Состав присяжных ошеломил либеральную прессу: в Киеве, университетском городе, такой состав был делом неслыханным. Семеро присяжных были официально записаны как «крестьяне». Двое — «мещане» (категория, к которой принадлежал и сам Бейлис), то есть, по сути, простые рабочие. Еще трое — «чиновники» (под это определение подпадали почти все государственные служащие, занятые канцелярской работой).
Было очевидно, что состав присяжных подобран тенденциозно. Явных признаков подтасовки при наборе присяжных обнаружить не удалось, зато достоверно известно, что, когда полный состав присяжных определился, министр внутренних дел Н. А. Маклаков распорядился установить над всеми потенциальными присяжными надзор тайной полиции. Когда двенадцать присяжных были окончательно отобраны и изолированы от общения с посторонними в здании суда на все время процесса, по распоряжению министра внутренних дел к ним были приставлены тридцать три агента — некоторые были переодеты местными служащими, — чтобы пристально наблюдать за присяжными и слушать их разговоры.
Команда адвокатов Менделя Бейлиса, блистательное собрание прославленных юристов, состояла из пяти человек, работавших безвозмездно. Возглавлял команду единственный еврей Оскар Грузенберг. Роль лидера не вполне отвечала его темпераменту. Грузенбергу неоднократно угрожали дисциплинарными взысканиями за пререкания с прокурорами и судьями, а однажды он написал резкое письмо, где оскорбительно отозвался о министре юстиции, зная, что полиция вскроет и прочтет это послание, адресованное заключенному. Коллеги в один голос признавали, что Грузенберг бывал вспыльчив и деспотичен, но его талант адвоката не подлежал сомнению, к тому же он — один из немногих — уже сталкивался в своей практике с делом, в котором фигурировало подозрение в попытке совершить ритуальное убийство: за десять лет до дела Бейлиса он успешно защитил Давида Блондеса, парикмахера из Вильны.

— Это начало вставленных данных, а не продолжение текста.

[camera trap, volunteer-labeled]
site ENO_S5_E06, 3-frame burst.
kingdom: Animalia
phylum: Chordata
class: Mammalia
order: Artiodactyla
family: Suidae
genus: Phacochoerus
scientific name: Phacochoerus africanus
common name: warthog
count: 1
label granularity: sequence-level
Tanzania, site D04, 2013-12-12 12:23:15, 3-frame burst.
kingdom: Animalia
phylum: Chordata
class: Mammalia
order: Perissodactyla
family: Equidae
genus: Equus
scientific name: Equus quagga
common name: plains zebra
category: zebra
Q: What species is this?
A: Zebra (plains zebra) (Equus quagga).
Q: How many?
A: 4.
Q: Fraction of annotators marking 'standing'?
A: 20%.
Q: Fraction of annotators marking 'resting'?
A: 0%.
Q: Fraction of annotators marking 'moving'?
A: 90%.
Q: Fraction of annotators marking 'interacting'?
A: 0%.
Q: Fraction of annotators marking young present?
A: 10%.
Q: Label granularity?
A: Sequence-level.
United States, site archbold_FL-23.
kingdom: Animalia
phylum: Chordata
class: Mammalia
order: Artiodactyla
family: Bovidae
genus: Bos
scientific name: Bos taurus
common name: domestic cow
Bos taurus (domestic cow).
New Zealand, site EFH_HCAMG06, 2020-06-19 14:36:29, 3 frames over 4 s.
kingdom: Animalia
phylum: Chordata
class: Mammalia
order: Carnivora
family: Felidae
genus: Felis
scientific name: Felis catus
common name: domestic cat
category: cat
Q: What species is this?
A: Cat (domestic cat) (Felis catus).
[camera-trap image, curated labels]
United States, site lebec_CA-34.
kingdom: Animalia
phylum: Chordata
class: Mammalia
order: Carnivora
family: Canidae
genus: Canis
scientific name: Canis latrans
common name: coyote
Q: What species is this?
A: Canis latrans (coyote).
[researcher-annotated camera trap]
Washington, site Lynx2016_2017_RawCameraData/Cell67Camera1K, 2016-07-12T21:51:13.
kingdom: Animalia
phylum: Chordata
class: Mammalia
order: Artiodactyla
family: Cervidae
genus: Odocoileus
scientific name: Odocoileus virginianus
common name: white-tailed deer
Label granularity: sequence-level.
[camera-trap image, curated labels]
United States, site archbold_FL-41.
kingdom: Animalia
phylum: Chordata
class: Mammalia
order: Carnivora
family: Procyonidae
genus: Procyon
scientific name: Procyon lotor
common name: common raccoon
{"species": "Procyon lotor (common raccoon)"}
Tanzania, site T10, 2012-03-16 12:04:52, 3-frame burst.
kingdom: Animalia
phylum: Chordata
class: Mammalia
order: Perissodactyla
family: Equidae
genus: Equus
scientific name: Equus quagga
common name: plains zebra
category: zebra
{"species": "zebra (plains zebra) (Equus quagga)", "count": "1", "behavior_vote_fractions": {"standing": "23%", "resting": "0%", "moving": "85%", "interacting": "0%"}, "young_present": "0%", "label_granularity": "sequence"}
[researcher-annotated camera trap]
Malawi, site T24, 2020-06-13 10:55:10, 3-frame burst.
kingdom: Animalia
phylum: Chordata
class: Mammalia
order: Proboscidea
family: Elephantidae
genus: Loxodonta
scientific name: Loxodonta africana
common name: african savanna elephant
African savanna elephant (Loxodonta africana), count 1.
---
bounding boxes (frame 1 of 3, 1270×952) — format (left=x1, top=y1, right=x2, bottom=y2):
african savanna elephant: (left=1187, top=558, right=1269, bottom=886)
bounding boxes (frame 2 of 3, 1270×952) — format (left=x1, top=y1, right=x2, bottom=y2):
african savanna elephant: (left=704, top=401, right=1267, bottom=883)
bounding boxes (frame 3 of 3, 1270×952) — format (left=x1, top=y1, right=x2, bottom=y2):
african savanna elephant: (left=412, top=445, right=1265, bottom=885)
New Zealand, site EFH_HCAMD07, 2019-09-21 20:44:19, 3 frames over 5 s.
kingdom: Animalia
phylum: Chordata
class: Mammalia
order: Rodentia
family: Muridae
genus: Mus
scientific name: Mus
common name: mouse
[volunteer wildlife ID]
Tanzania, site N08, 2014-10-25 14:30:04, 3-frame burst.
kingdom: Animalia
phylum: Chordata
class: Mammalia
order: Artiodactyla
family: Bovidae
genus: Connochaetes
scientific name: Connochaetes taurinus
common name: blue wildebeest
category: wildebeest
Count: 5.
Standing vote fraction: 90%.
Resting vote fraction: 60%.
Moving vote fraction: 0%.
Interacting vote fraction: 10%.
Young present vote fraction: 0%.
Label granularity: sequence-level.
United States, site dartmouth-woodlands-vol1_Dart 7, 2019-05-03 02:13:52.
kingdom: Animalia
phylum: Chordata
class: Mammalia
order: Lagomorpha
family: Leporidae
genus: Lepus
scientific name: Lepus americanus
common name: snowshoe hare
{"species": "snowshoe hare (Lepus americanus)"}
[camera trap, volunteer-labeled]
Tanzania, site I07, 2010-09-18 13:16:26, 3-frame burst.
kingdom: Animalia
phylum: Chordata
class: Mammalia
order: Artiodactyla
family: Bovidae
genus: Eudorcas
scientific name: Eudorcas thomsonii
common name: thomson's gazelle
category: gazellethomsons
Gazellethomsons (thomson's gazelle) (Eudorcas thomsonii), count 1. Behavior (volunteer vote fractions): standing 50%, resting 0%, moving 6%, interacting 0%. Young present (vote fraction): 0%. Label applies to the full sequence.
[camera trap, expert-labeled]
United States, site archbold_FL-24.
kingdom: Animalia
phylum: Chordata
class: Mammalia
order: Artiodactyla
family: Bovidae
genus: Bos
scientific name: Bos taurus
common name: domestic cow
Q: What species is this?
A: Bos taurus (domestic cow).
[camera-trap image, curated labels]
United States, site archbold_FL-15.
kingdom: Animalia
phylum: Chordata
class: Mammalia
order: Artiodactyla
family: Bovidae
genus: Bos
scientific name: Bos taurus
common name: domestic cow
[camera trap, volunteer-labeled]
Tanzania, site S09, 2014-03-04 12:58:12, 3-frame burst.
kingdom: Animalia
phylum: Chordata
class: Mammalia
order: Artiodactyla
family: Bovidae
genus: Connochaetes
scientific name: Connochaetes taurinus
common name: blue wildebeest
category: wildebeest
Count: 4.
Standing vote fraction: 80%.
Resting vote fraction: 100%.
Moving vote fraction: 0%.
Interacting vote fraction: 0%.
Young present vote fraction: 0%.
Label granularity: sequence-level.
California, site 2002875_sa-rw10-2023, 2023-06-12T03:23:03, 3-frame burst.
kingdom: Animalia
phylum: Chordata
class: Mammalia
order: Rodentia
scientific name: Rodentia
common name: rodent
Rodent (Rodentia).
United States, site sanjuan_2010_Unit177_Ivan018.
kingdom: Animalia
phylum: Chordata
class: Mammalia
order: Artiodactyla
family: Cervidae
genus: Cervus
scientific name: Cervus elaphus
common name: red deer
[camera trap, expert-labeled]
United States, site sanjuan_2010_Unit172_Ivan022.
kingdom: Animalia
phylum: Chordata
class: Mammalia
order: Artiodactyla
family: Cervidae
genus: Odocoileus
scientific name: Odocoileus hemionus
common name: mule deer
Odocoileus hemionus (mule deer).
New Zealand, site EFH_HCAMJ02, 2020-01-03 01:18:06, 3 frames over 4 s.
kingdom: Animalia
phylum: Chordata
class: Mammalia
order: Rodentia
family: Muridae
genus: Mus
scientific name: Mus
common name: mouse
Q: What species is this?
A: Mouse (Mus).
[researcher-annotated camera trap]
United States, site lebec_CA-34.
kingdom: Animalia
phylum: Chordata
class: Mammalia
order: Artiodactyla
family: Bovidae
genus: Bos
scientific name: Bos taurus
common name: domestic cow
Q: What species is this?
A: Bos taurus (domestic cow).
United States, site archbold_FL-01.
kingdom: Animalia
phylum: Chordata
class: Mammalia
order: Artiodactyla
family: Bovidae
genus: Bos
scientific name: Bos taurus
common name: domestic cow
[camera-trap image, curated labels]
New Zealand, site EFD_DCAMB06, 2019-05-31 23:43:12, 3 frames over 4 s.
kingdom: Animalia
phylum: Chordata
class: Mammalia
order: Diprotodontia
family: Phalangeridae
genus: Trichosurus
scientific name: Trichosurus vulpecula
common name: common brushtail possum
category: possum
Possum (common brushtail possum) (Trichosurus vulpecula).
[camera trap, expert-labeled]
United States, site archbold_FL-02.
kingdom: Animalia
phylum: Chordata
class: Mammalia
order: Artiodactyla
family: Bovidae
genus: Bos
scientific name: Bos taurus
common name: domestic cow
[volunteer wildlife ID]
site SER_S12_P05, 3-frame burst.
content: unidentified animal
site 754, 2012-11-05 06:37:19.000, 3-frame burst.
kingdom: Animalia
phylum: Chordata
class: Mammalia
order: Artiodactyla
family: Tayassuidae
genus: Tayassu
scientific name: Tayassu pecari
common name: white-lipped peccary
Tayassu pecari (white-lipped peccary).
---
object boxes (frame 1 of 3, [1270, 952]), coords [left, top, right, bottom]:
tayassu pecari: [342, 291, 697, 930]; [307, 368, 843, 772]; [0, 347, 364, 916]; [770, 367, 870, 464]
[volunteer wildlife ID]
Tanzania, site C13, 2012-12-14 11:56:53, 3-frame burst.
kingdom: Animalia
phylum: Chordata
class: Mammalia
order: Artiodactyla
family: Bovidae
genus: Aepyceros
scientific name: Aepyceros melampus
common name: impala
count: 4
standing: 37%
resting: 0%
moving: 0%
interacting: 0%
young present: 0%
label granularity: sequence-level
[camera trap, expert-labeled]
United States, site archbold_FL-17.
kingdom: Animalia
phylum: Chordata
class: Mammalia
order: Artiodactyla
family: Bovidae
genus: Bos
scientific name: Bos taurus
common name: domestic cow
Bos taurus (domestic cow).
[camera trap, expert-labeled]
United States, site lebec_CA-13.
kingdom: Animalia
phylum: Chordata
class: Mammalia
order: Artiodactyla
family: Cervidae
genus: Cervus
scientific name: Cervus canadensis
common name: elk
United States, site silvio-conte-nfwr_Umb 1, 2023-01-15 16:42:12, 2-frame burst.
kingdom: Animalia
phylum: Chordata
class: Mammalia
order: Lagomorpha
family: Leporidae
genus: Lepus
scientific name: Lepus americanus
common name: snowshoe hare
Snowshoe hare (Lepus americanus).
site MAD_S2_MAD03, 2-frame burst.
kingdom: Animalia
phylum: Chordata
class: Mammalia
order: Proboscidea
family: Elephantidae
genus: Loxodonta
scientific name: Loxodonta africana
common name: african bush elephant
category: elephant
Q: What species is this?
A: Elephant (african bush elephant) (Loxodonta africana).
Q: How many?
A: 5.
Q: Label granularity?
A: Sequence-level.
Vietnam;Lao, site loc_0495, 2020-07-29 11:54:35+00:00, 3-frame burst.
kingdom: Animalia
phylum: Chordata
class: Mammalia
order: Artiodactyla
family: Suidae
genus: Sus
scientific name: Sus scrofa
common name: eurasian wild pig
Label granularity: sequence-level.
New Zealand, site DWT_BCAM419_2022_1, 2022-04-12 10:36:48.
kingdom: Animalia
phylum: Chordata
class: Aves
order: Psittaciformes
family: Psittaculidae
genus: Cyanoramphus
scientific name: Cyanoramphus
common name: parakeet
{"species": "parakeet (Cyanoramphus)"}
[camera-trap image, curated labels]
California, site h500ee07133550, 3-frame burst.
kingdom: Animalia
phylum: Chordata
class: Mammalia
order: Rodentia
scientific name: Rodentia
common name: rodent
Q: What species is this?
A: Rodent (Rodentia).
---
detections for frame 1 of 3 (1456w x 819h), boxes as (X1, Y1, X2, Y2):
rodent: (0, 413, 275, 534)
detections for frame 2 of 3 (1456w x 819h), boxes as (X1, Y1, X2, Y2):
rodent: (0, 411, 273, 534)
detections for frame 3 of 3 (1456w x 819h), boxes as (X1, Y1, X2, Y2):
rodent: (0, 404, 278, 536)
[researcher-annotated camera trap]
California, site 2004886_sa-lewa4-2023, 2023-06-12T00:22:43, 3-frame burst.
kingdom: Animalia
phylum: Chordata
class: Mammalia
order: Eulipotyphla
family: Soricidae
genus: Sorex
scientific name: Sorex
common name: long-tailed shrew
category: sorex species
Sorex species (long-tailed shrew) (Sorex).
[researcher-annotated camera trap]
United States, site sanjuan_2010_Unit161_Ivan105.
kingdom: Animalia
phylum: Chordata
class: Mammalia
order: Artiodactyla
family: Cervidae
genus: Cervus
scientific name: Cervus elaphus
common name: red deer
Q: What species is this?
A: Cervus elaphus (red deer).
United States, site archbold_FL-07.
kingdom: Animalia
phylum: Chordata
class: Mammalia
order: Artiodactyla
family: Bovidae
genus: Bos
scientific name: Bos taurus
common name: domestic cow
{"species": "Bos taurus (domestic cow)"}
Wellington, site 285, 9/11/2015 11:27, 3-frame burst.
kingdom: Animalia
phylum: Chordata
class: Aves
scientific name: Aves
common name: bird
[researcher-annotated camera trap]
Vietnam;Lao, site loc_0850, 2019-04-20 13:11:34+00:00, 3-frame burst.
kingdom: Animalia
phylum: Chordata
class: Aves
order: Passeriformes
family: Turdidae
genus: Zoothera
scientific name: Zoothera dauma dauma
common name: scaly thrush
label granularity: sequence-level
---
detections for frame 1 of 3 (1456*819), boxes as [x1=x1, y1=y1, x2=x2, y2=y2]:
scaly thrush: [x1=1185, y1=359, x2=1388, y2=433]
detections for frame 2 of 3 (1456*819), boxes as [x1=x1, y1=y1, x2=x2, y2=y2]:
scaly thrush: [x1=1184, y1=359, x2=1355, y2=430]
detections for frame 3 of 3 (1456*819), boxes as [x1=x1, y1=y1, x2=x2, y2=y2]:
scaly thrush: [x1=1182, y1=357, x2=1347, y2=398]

Перекрестный допрос на процессе предстояло в основном вести Оскару Грузенбергу и Николаю Карабчевскому — последний был не просто выдающимся адвокатом, но всероссийской знаменитостью: в частности, он был адвокатом Егора Сазонова, убившего министра внутренних дел Плеве. Его темпераментная речь спасла Сазонова от петли: казнь заменили пожизненной каторгой. Карабчевский держался как романтический герой и был окружен поклонницами, которые приходили на суды с его участием как в театр. Выдающийся адвокат прославился как виртуоз мелодраматической риторики, покорявшей образованных судей и начитанных присяжных, хорошо знакомых с русской и мировой литературой. Однако теперь, чтобы склонить присяжных на свою сторону, Карабчевскому явно следовало отказаться от присущего ему стиля.
Третьим адвокатом был Александр Зарудный, небольшого роста бородатый пятидесятилетний мужчина непримечательной внешности, который вместе с Грузенбергом защищал членов революционного Петербургского совета рабочих депутатов 1905 года, в том числе его руководителя Льва Троцкого. Грузенберг считал лучшие речи Зарудного блестящими, пусть и неровными, а Карабчевский сравнивал его аргументацию с движениями шахматных фигур, перескакивающих несколько клеток, так что слушателям приходилось прилагать усилия, чтобы восстановить ход мыслей оратора.
Из Петербурга должен был приехать, вероятно, самый яркий адвокат-интеллектуал В. А. Маклаков, брат министра внутренних дел, известный как защитник революционеров и представлявший в Думе партию кадетов. Сорокачетырехлетний Маклаков принадлежал к более молодому поколению адвокатов, предпочитавших строить свои речи в не столь изощренной манере, как старшие коллеги, и говоривших на простом, доступном всем слушателям, внятном языке.
Наконец, еще одним защитником Бейлиса был Д. Н. Григорович-Барский, уважаемый киевский адвокат, часто навещавший своего подзащитного в тюрьме. Отчасти он был лично заинтересован в этом деле. Семью годами ранее он в качестве прокурора тщетно пытался добиться наказания для Веры Чеберяк, ослепившей Павла Мифле. Теперь ему представился случай вновь столкнуться с ней в суде и пусть не вынести приговор, но хотя бы заявить о ее причастности к еще более страшному преступлению.
Обвинение состояло из куда менее ярких фигур. Формально прокурор был один — О. Ю. Виппер. Худой, напряженный, юркий, Виппер занимал пост товарища прокурора Петербургской судебной палаты.